Brown University’s public health school said in a statement that applications for its MPH program had jumped 116% from this point last year. Among Black and African American candidates, applicants increased by 187%; among Latinx candidates, the increase was 137%.
While demand for public health education increases, so too do job opportunities in public health. The Bureau of Labor Statistics predicted that the number of health education specialists and community health workers will increase by 16% from 2020 to 2030. In this time frame, a 30% increase in epidemiologists, a 32% increase in medical and health services managers and a 9% increase in nurses is also expected.

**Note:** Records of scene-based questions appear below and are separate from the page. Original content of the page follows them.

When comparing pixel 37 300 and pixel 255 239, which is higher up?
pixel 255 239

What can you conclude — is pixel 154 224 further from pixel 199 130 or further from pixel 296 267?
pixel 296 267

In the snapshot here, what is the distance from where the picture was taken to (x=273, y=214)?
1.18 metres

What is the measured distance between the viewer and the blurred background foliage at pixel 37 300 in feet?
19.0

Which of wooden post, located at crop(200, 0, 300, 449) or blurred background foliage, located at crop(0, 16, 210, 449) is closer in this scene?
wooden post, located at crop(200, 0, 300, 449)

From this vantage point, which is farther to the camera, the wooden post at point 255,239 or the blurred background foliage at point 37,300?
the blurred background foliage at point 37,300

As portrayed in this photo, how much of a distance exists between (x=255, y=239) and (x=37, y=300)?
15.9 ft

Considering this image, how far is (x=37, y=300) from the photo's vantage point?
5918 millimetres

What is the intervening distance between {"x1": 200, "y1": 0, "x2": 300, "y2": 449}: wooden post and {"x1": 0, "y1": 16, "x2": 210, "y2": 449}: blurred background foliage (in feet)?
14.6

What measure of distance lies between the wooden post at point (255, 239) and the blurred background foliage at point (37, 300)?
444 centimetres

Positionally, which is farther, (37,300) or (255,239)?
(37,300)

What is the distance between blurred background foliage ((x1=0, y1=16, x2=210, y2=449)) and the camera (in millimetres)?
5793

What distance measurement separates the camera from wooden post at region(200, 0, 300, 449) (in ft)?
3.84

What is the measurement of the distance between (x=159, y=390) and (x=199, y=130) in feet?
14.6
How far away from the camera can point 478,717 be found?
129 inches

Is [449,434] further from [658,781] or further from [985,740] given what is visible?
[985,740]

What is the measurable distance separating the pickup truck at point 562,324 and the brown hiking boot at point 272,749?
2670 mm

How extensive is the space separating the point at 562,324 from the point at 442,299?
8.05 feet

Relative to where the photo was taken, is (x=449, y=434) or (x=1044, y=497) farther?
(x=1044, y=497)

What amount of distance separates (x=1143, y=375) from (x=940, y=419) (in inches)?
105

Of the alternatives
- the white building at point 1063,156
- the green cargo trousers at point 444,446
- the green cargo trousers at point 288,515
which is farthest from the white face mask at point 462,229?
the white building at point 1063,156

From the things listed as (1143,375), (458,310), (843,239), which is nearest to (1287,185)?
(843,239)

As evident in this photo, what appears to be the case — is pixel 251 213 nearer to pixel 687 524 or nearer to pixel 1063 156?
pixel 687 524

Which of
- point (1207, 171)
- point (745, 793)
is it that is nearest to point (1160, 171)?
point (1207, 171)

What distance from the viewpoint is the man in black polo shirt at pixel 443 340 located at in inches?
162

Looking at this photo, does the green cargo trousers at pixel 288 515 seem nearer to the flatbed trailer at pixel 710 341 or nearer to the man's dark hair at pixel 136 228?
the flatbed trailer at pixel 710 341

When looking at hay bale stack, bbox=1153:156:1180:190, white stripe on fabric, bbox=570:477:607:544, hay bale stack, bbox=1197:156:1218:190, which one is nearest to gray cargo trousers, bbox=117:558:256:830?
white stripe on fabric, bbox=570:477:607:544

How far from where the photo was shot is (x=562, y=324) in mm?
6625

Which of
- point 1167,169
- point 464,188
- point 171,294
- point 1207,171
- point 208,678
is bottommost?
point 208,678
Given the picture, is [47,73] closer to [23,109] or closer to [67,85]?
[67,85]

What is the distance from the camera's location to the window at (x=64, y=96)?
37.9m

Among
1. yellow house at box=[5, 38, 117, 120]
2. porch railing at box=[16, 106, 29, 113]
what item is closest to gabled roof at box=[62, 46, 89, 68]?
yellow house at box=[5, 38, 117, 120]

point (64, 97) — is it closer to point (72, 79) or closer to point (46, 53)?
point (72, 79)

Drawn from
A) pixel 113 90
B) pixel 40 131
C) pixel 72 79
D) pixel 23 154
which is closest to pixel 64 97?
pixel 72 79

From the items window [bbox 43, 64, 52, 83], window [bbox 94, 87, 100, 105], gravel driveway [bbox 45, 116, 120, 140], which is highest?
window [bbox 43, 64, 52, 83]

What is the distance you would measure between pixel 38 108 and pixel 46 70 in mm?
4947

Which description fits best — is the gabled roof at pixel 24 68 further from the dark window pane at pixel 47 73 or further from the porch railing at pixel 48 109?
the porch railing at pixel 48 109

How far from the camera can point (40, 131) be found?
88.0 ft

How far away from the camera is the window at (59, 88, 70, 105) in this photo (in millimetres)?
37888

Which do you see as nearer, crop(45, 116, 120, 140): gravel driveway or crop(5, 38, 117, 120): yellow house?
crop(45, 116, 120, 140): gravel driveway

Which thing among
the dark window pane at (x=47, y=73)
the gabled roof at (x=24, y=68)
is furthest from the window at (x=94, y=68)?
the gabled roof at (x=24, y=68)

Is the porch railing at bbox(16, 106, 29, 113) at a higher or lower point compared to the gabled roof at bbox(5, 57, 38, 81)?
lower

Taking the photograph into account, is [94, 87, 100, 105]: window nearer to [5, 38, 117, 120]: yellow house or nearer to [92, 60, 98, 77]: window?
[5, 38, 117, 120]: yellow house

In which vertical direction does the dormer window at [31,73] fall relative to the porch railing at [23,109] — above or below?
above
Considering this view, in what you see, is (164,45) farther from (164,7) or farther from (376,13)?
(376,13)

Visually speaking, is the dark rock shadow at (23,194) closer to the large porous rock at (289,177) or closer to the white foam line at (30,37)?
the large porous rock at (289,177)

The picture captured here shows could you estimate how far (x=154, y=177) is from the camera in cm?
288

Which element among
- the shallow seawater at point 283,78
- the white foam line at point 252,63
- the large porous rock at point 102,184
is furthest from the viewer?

Professor Jennifer Allen of the Department of Community Health did not respond to a request for comment by press time. Janice Gilkes, assistant dean for Student Services, who oversees the public health and professional degree programs at TUSM, declined a request for comment.
Looking forward, Must is confident that interest in public health will remain high, given that the COVID-19 pandemic will not have an abrupt end date.
“[The university anticipates] there will be new novel coronaviruses, so future pandemics are likely,” Must said. “Overall, I imagine that there will be some sustained increase [in interest in public health], but not likely to the same extent as we saw during the height of the pandemic.”
However, Must said there is a bright side.
“These unfortunate events stand to increase awareness of the role of public health in keeping the population healthy, during public health emergencies and during times of calm,” Must said. “My hope would be that the light that has been shown on the value of public health preparedness, health literacy and global health inequality remains bright.”